DATA FOR REVIEW Start Marker
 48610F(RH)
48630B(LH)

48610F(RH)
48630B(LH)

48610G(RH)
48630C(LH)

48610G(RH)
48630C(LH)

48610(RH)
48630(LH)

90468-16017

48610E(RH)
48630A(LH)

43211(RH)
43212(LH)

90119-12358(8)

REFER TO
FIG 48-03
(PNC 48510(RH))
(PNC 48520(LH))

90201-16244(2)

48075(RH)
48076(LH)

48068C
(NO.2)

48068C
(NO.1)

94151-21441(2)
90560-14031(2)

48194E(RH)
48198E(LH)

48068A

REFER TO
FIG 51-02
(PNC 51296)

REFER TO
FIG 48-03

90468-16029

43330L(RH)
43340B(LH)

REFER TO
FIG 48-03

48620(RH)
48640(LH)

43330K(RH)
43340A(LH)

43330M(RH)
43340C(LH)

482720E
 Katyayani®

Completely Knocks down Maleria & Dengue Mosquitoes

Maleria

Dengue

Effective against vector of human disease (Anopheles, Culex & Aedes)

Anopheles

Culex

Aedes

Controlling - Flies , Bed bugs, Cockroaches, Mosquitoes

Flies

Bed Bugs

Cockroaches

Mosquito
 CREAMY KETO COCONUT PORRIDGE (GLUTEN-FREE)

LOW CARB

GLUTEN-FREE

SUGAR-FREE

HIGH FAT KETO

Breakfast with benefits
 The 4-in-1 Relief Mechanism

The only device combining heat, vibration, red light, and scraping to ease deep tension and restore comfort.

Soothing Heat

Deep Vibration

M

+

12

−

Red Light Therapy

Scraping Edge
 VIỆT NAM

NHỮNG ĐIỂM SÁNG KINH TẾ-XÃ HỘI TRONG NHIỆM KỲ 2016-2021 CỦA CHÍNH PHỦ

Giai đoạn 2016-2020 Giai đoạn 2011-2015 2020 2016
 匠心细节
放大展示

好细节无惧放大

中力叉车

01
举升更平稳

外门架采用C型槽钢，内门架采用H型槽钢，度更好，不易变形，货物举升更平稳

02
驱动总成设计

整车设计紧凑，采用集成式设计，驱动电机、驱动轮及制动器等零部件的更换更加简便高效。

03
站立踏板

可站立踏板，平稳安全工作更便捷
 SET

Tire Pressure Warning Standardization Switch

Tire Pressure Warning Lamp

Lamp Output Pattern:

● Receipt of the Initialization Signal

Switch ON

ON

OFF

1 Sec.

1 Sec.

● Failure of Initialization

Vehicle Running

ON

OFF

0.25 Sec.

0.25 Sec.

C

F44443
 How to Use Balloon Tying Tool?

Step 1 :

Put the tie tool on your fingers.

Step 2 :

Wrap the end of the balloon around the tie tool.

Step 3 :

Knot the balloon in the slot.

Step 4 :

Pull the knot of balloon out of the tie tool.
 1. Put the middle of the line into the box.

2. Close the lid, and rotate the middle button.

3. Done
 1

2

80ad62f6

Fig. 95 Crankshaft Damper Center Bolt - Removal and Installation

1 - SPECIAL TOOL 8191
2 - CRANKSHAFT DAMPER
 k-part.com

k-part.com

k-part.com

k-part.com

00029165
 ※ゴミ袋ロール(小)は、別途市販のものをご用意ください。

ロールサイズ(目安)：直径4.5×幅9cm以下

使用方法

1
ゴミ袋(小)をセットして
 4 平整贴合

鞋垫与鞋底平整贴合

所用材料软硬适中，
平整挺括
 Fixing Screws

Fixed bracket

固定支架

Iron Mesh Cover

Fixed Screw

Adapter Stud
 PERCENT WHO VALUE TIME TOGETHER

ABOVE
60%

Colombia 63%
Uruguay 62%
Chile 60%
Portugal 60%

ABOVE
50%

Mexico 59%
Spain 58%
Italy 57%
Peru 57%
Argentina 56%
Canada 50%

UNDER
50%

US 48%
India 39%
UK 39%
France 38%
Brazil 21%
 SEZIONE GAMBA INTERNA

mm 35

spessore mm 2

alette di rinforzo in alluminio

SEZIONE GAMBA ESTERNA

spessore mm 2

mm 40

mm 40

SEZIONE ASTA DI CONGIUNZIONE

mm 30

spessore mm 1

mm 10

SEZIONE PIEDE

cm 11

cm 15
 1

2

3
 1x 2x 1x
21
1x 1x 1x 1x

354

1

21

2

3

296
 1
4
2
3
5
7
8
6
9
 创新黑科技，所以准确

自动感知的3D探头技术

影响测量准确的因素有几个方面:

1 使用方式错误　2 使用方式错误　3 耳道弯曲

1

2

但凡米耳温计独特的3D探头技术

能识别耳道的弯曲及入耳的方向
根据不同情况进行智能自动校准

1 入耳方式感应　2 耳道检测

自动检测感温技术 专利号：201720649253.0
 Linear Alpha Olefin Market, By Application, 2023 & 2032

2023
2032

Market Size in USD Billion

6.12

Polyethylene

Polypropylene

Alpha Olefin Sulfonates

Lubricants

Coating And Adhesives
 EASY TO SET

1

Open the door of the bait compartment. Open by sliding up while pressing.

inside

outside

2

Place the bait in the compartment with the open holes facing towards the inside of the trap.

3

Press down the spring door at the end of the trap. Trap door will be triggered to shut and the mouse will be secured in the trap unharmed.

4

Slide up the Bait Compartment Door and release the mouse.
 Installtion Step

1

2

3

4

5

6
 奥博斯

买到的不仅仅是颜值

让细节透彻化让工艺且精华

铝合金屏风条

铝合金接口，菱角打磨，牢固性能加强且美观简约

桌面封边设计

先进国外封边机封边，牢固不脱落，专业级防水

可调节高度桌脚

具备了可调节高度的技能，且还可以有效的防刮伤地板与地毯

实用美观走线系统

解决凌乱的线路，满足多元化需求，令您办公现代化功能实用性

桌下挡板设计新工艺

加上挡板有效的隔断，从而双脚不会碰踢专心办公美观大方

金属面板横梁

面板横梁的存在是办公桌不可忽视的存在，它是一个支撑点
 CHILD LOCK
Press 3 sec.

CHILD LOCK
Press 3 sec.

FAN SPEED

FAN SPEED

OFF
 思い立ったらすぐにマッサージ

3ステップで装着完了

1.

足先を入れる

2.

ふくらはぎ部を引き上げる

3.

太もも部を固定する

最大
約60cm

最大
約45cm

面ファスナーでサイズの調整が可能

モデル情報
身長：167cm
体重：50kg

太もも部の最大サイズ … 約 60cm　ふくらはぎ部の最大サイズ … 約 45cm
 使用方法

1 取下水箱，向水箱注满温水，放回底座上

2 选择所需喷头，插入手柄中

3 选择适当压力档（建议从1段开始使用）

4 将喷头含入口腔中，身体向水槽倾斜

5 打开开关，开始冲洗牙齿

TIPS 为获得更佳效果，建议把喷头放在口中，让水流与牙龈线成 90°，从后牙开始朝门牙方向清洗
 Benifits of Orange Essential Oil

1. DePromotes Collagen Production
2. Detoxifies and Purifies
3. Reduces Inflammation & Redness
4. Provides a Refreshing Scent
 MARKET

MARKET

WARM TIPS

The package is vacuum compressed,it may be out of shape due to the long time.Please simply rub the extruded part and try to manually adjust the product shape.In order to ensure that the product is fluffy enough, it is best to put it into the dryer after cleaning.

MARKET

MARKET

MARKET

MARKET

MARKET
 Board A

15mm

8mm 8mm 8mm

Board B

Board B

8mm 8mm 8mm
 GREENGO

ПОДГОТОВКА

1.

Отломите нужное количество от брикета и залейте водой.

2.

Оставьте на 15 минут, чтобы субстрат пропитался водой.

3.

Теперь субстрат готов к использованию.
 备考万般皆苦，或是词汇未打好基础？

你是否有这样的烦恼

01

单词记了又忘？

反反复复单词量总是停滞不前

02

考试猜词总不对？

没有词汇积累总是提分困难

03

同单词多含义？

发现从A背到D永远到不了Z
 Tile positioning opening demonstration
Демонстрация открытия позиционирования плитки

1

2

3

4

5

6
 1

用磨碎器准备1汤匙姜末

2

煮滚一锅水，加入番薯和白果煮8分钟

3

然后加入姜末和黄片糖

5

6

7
DATA FOR REVIEW End Marker
EXERCISE —
Go through the data and gather every line that holds "субстрат".

ANSWER AREA —
Оставьте на 15 минут, чтобы субстрат пропитался водой.
Теперь субстрат готов к использованию.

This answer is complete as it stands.